PAGE.
* Begin *

Arthur L. Gross Jr., 70, was born July 19, 1951, in Moberly, Missouri, to Arthur L.,Sr. and Fleeta (Smith) Gross. He made his peaceful transition 2 p.m., Friday, August 20, 2021, surrounded by his devoted and loving wife of 51 years, Connie, and several other family members, he said he was “tired” and wanted to go “home.” He was ready for his heavenly home.
In this eternal home, he has his legs and his own kidney -- but no diabetes. He’s walking on his own and singing in the heavenly choir.
Arthur married Connie Alderson on July 6, 1970. They were blessed with three children: Andale, Artrea and Andre.
Besides his wife and children, Arthur’s other survivors include his mother, Fleeta, aunt Shirley Ford, sisters Rose Ellen Gross and Vicki Sue Smith, and brothers Jeffery Gross and Terry Beverly, also surviving are his daughters-in-law Lisa and Jessica Gross, son-in-law Gregory Smith, six sisters-in-law, five brothers-in-law, and a host of nieces, nephews and cousins.
He also leaves his 10 grandchildren who were the joy of his life: Aja, Avery, Drake, Antrea, Aaralyn, Ariyonna, Alaina, Nya, Kyrin and Braelyn.
He was so excited and looking forward to the birth of his first great-granddaughter, Kinsley Jo, next month.
Arthur, also affectionately known as “A.J.,” “Ponch” and “Lenny,” never met a stranger. He loved people and always had a kind word and smile for everyone.
His welcoming presence was matched by his style. He liked to dress nice no matter the occasion and had an impressive collection of suits and ties, sports jerseys and T-shirts, and baseball caps.
He was an avid lover of cars, and many of his fondest memories were connected to them. It all started with his first car, a 1956 Pontiac that his aunt gave him. And from there, he stayed getting new cars over the years: a Chevy Impala, an American Motors Javelin, an American Motors Matador, an Oldsmobile Ninety-Eight, a Chevy Caprice, a Pontiac Bonneville.
In 2011, he started his run of Hyundai Sonatas. He kept all his cars as clean as the day he bought them.
He loved sports and was a superb athlete himself. He played Little League Baseball as a catcher on the championship Union Avenue team, both American League and National League.
At school, he ran track, played basketball and was a member of the band. He played the baritone horn. He graduated from Moberly Senior High in 1969.
As an adult, he played softball, taking to the field at Moberly’s Rothwell Park and traveling to other Missouri towns for tournaments.
He enjoyed watching professional and college sports. His favorite teams were the Los Angeles Lakers, Kansas City Chiefs, Missouri Tigers and St. Louis Cardinals.

* End *

Outline labeling records.
* Begin *

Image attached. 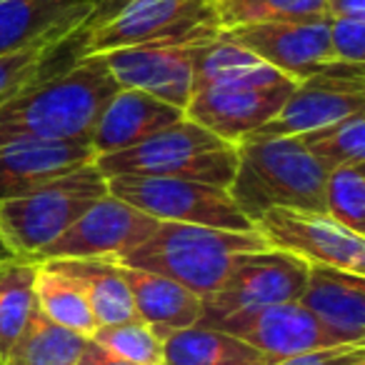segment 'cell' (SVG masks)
I'll list each match as a JSON object with an SVG mask.
<instances>
[{
  "label": "cell",
  "instance_id": "6da1fadb",
  "mask_svg": "<svg viewBox=\"0 0 365 365\" xmlns=\"http://www.w3.org/2000/svg\"><path fill=\"white\" fill-rule=\"evenodd\" d=\"M115 91L118 83L101 56L78 58L0 103V148L38 140L91 143L98 115Z\"/></svg>",
  "mask_w": 365,
  "mask_h": 365
},
{
  "label": "cell",
  "instance_id": "7a4b0ae2",
  "mask_svg": "<svg viewBox=\"0 0 365 365\" xmlns=\"http://www.w3.org/2000/svg\"><path fill=\"white\" fill-rule=\"evenodd\" d=\"M235 148L238 165L228 193L253 225L270 208L325 213L328 170L300 145L298 138L243 140Z\"/></svg>",
  "mask_w": 365,
  "mask_h": 365
},
{
  "label": "cell",
  "instance_id": "3957f363",
  "mask_svg": "<svg viewBox=\"0 0 365 365\" xmlns=\"http://www.w3.org/2000/svg\"><path fill=\"white\" fill-rule=\"evenodd\" d=\"M263 248L268 245L258 230H220L158 220L150 238L115 263L165 275L205 300L223 283L240 253Z\"/></svg>",
  "mask_w": 365,
  "mask_h": 365
},
{
  "label": "cell",
  "instance_id": "277c9868",
  "mask_svg": "<svg viewBox=\"0 0 365 365\" xmlns=\"http://www.w3.org/2000/svg\"><path fill=\"white\" fill-rule=\"evenodd\" d=\"M93 163L106 180L115 175H155L228 188L238 165V148L198 123L180 118L138 145L98 155Z\"/></svg>",
  "mask_w": 365,
  "mask_h": 365
},
{
  "label": "cell",
  "instance_id": "5b68a950",
  "mask_svg": "<svg viewBox=\"0 0 365 365\" xmlns=\"http://www.w3.org/2000/svg\"><path fill=\"white\" fill-rule=\"evenodd\" d=\"M213 0H120L106 18L88 21L83 58L130 46H182L218 38Z\"/></svg>",
  "mask_w": 365,
  "mask_h": 365
},
{
  "label": "cell",
  "instance_id": "8992f818",
  "mask_svg": "<svg viewBox=\"0 0 365 365\" xmlns=\"http://www.w3.org/2000/svg\"><path fill=\"white\" fill-rule=\"evenodd\" d=\"M103 195H108V180L96 163H88L33 193L3 200L0 235L16 255L36 258Z\"/></svg>",
  "mask_w": 365,
  "mask_h": 365
},
{
  "label": "cell",
  "instance_id": "52a82bcc",
  "mask_svg": "<svg viewBox=\"0 0 365 365\" xmlns=\"http://www.w3.org/2000/svg\"><path fill=\"white\" fill-rule=\"evenodd\" d=\"M108 193L165 223L205 225L220 230H255L253 220L230 198L228 188L210 182L155 175L108 178Z\"/></svg>",
  "mask_w": 365,
  "mask_h": 365
},
{
  "label": "cell",
  "instance_id": "ba28073f",
  "mask_svg": "<svg viewBox=\"0 0 365 365\" xmlns=\"http://www.w3.org/2000/svg\"><path fill=\"white\" fill-rule=\"evenodd\" d=\"M308 263L283 253L263 248L240 253L230 265L223 283L203 300L198 325H215L235 315L253 313L278 303H298L308 283Z\"/></svg>",
  "mask_w": 365,
  "mask_h": 365
},
{
  "label": "cell",
  "instance_id": "9c48e42d",
  "mask_svg": "<svg viewBox=\"0 0 365 365\" xmlns=\"http://www.w3.org/2000/svg\"><path fill=\"white\" fill-rule=\"evenodd\" d=\"M265 245L293 255L308 265H328L365 275V235H358L328 213L270 208L255 220Z\"/></svg>",
  "mask_w": 365,
  "mask_h": 365
},
{
  "label": "cell",
  "instance_id": "30bf717a",
  "mask_svg": "<svg viewBox=\"0 0 365 365\" xmlns=\"http://www.w3.org/2000/svg\"><path fill=\"white\" fill-rule=\"evenodd\" d=\"M218 38L250 51L295 83L323 76L340 63L330 51V18L248 23L223 28Z\"/></svg>",
  "mask_w": 365,
  "mask_h": 365
},
{
  "label": "cell",
  "instance_id": "8fae6325",
  "mask_svg": "<svg viewBox=\"0 0 365 365\" xmlns=\"http://www.w3.org/2000/svg\"><path fill=\"white\" fill-rule=\"evenodd\" d=\"M365 76L363 66L338 63L323 76L295 83L293 93L265 125H260L245 140H268V138H298L323 125L363 113ZM243 143V140H240Z\"/></svg>",
  "mask_w": 365,
  "mask_h": 365
},
{
  "label": "cell",
  "instance_id": "7c38bea8",
  "mask_svg": "<svg viewBox=\"0 0 365 365\" xmlns=\"http://www.w3.org/2000/svg\"><path fill=\"white\" fill-rule=\"evenodd\" d=\"M158 220L128 205L115 195H103L61 238L43 248L33 260L48 258H110L118 260L145 243Z\"/></svg>",
  "mask_w": 365,
  "mask_h": 365
},
{
  "label": "cell",
  "instance_id": "4fadbf2b",
  "mask_svg": "<svg viewBox=\"0 0 365 365\" xmlns=\"http://www.w3.org/2000/svg\"><path fill=\"white\" fill-rule=\"evenodd\" d=\"M200 43H182V46H130L103 53V63L118 88H133L163 103L180 108L185 113L193 96V63Z\"/></svg>",
  "mask_w": 365,
  "mask_h": 365
},
{
  "label": "cell",
  "instance_id": "5bb4252c",
  "mask_svg": "<svg viewBox=\"0 0 365 365\" xmlns=\"http://www.w3.org/2000/svg\"><path fill=\"white\" fill-rule=\"evenodd\" d=\"M293 88L290 78L263 88H205L190 96L185 118L238 145L283 108Z\"/></svg>",
  "mask_w": 365,
  "mask_h": 365
},
{
  "label": "cell",
  "instance_id": "9a60e30c",
  "mask_svg": "<svg viewBox=\"0 0 365 365\" xmlns=\"http://www.w3.org/2000/svg\"><path fill=\"white\" fill-rule=\"evenodd\" d=\"M210 328L225 330V333L245 340L258 353H263L270 365L293 358V355L308 353V350L335 345V340L325 333L323 325L300 303L268 305V308L253 310V313L220 320Z\"/></svg>",
  "mask_w": 365,
  "mask_h": 365
},
{
  "label": "cell",
  "instance_id": "2e32d148",
  "mask_svg": "<svg viewBox=\"0 0 365 365\" xmlns=\"http://www.w3.org/2000/svg\"><path fill=\"white\" fill-rule=\"evenodd\" d=\"M93 160L96 150L81 140L8 143L0 148V203L33 193Z\"/></svg>",
  "mask_w": 365,
  "mask_h": 365
},
{
  "label": "cell",
  "instance_id": "e0dca14e",
  "mask_svg": "<svg viewBox=\"0 0 365 365\" xmlns=\"http://www.w3.org/2000/svg\"><path fill=\"white\" fill-rule=\"evenodd\" d=\"M298 303L323 325L335 343L365 340V275L328 265H310Z\"/></svg>",
  "mask_w": 365,
  "mask_h": 365
},
{
  "label": "cell",
  "instance_id": "ac0fdd59",
  "mask_svg": "<svg viewBox=\"0 0 365 365\" xmlns=\"http://www.w3.org/2000/svg\"><path fill=\"white\" fill-rule=\"evenodd\" d=\"M180 118H185V113L170 103H163L133 88H118L98 115L91 148L96 150V158L128 150Z\"/></svg>",
  "mask_w": 365,
  "mask_h": 365
},
{
  "label": "cell",
  "instance_id": "d6986e66",
  "mask_svg": "<svg viewBox=\"0 0 365 365\" xmlns=\"http://www.w3.org/2000/svg\"><path fill=\"white\" fill-rule=\"evenodd\" d=\"M98 6L101 0H0V56L71 36Z\"/></svg>",
  "mask_w": 365,
  "mask_h": 365
},
{
  "label": "cell",
  "instance_id": "ffe728a7",
  "mask_svg": "<svg viewBox=\"0 0 365 365\" xmlns=\"http://www.w3.org/2000/svg\"><path fill=\"white\" fill-rule=\"evenodd\" d=\"M120 265V263H118ZM123 278L130 290L135 315L155 330L158 338H165L173 330L193 328L203 313V300L188 288L178 285L165 275L120 265Z\"/></svg>",
  "mask_w": 365,
  "mask_h": 365
},
{
  "label": "cell",
  "instance_id": "44dd1931",
  "mask_svg": "<svg viewBox=\"0 0 365 365\" xmlns=\"http://www.w3.org/2000/svg\"><path fill=\"white\" fill-rule=\"evenodd\" d=\"M86 28L83 23L78 31L66 38H51V41H38L21 51H13L0 56V103L11 101L26 88L36 86L38 81L73 66L78 58H83V41H86Z\"/></svg>",
  "mask_w": 365,
  "mask_h": 365
},
{
  "label": "cell",
  "instance_id": "7402d4cb",
  "mask_svg": "<svg viewBox=\"0 0 365 365\" xmlns=\"http://www.w3.org/2000/svg\"><path fill=\"white\" fill-rule=\"evenodd\" d=\"M280 81H285L283 73L270 68L245 48L220 38L200 43L195 53L193 93L205 88H263Z\"/></svg>",
  "mask_w": 365,
  "mask_h": 365
},
{
  "label": "cell",
  "instance_id": "603a6c76",
  "mask_svg": "<svg viewBox=\"0 0 365 365\" xmlns=\"http://www.w3.org/2000/svg\"><path fill=\"white\" fill-rule=\"evenodd\" d=\"M56 260L63 270L81 283L83 293L91 305L96 325H115L125 320H135L130 290L123 278V270L110 258H48Z\"/></svg>",
  "mask_w": 365,
  "mask_h": 365
},
{
  "label": "cell",
  "instance_id": "cb8c5ba5",
  "mask_svg": "<svg viewBox=\"0 0 365 365\" xmlns=\"http://www.w3.org/2000/svg\"><path fill=\"white\" fill-rule=\"evenodd\" d=\"M163 365H270L245 340L218 328L173 330L163 338Z\"/></svg>",
  "mask_w": 365,
  "mask_h": 365
},
{
  "label": "cell",
  "instance_id": "d4e9b609",
  "mask_svg": "<svg viewBox=\"0 0 365 365\" xmlns=\"http://www.w3.org/2000/svg\"><path fill=\"white\" fill-rule=\"evenodd\" d=\"M36 305L46 318L63 328L91 338L96 333V318L83 293L81 283L56 260H36Z\"/></svg>",
  "mask_w": 365,
  "mask_h": 365
},
{
  "label": "cell",
  "instance_id": "484cf974",
  "mask_svg": "<svg viewBox=\"0 0 365 365\" xmlns=\"http://www.w3.org/2000/svg\"><path fill=\"white\" fill-rule=\"evenodd\" d=\"M86 345V335L73 333L36 310L0 365H76Z\"/></svg>",
  "mask_w": 365,
  "mask_h": 365
},
{
  "label": "cell",
  "instance_id": "4316f807",
  "mask_svg": "<svg viewBox=\"0 0 365 365\" xmlns=\"http://www.w3.org/2000/svg\"><path fill=\"white\" fill-rule=\"evenodd\" d=\"M36 270V260L21 255L0 263V360L6 358L38 310Z\"/></svg>",
  "mask_w": 365,
  "mask_h": 365
},
{
  "label": "cell",
  "instance_id": "83f0119b",
  "mask_svg": "<svg viewBox=\"0 0 365 365\" xmlns=\"http://www.w3.org/2000/svg\"><path fill=\"white\" fill-rule=\"evenodd\" d=\"M298 143L325 168L363 165L365 163V115L353 113L348 118L298 135Z\"/></svg>",
  "mask_w": 365,
  "mask_h": 365
},
{
  "label": "cell",
  "instance_id": "f1b7e54d",
  "mask_svg": "<svg viewBox=\"0 0 365 365\" xmlns=\"http://www.w3.org/2000/svg\"><path fill=\"white\" fill-rule=\"evenodd\" d=\"M220 31L248 23H280L330 18L325 0H213Z\"/></svg>",
  "mask_w": 365,
  "mask_h": 365
},
{
  "label": "cell",
  "instance_id": "f546056e",
  "mask_svg": "<svg viewBox=\"0 0 365 365\" xmlns=\"http://www.w3.org/2000/svg\"><path fill=\"white\" fill-rule=\"evenodd\" d=\"M106 353L135 365H163V340L140 318L115 325H101L91 335Z\"/></svg>",
  "mask_w": 365,
  "mask_h": 365
},
{
  "label": "cell",
  "instance_id": "4dcf8cb0",
  "mask_svg": "<svg viewBox=\"0 0 365 365\" xmlns=\"http://www.w3.org/2000/svg\"><path fill=\"white\" fill-rule=\"evenodd\" d=\"M325 213L358 235H365L363 165H340L325 178Z\"/></svg>",
  "mask_w": 365,
  "mask_h": 365
},
{
  "label": "cell",
  "instance_id": "1f68e13d",
  "mask_svg": "<svg viewBox=\"0 0 365 365\" xmlns=\"http://www.w3.org/2000/svg\"><path fill=\"white\" fill-rule=\"evenodd\" d=\"M365 21L360 18H330V51L340 63H365Z\"/></svg>",
  "mask_w": 365,
  "mask_h": 365
},
{
  "label": "cell",
  "instance_id": "d6a6232c",
  "mask_svg": "<svg viewBox=\"0 0 365 365\" xmlns=\"http://www.w3.org/2000/svg\"><path fill=\"white\" fill-rule=\"evenodd\" d=\"M360 363H365L363 343H335L318 350L293 355V358H285L273 365H360Z\"/></svg>",
  "mask_w": 365,
  "mask_h": 365
},
{
  "label": "cell",
  "instance_id": "836d02e7",
  "mask_svg": "<svg viewBox=\"0 0 365 365\" xmlns=\"http://www.w3.org/2000/svg\"><path fill=\"white\" fill-rule=\"evenodd\" d=\"M330 18H360L365 21V0H325Z\"/></svg>",
  "mask_w": 365,
  "mask_h": 365
},
{
  "label": "cell",
  "instance_id": "e575fe53",
  "mask_svg": "<svg viewBox=\"0 0 365 365\" xmlns=\"http://www.w3.org/2000/svg\"><path fill=\"white\" fill-rule=\"evenodd\" d=\"M78 365H135V363H128V360H120V358H115V355L106 353L101 345H96L88 338V345H86V350H83Z\"/></svg>",
  "mask_w": 365,
  "mask_h": 365
},
{
  "label": "cell",
  "instance_id": "d590c367",
  "mask_svg": "<svg viewBox=\"0 0 365 365\" xmlns=\"http://www.w3.org/2000/svg\"><path fill=\"white\" fill-rule=\"evenodd\" d=\"M11 258H16V253L8 248V243L3 240V235H0V263H6V260H11Z\"/></svg>",
  "mask_w": 365,
  "mask_h": 365
},
{
  "label": "cell",
  "instance_id": "8d00e7d4",
  "mask_svg": "<svg viewBox=\"0 0 365 365\" xmlns=\"http://www.w3.org/2000/svg\"><path fill=\"white\" fill-rule=\"evenodd\" d=\"M360 365H365V363H360Z\"/></svg>",
  "mask_w": 365,
  "mask_h": 365
},
{
  "label": "cell",
  "instance_id": "74e56055",
  "mask_svg": "<svg viewBox=\"0 0 365 365\" xmlns=\"http://www.w3.org/2000/svg\"><path fill=\"white\" fill-rule=\"evenodd\" d=\"M76 365H78V363H76Z\"/></svg>",
  "mask_w": 365,
  "mask_h": 365
}]
</instances>
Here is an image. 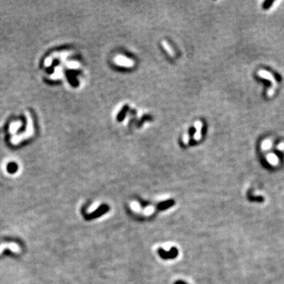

* End *

WHAT YOU SHOULD DO. Write out the stretch of the obituary from "In 2011, he" through "St. Louis Cardinals.", substituting "trombone" for "baritone horn". This material has nothing to do with the obituary.

OUTPUT FOR THIS TASK.
In 2011, he started his run of Hyundai Sonatas. He kept all his cars as clean as the day he bought them.
He loved sports and was a superb athlete himself. He played Little League Baseball as a catcher on the championship Union Avenue team, both American League and National League.
At school, he ran track, played basketball and was a member of the band. He played the trombone. He graduated from Moberly Senior High in 1969.
As an adult, he played softball, taking to the field at Moberly’s Rothwell Park and traveling to other Missouri towns for tournaments.
He enjoyed watching professional and college sports. His favorite teams were the Los Angeles Lakers, Kansas City Chiefs, Missouri Tigers and St. Louis Cardinals.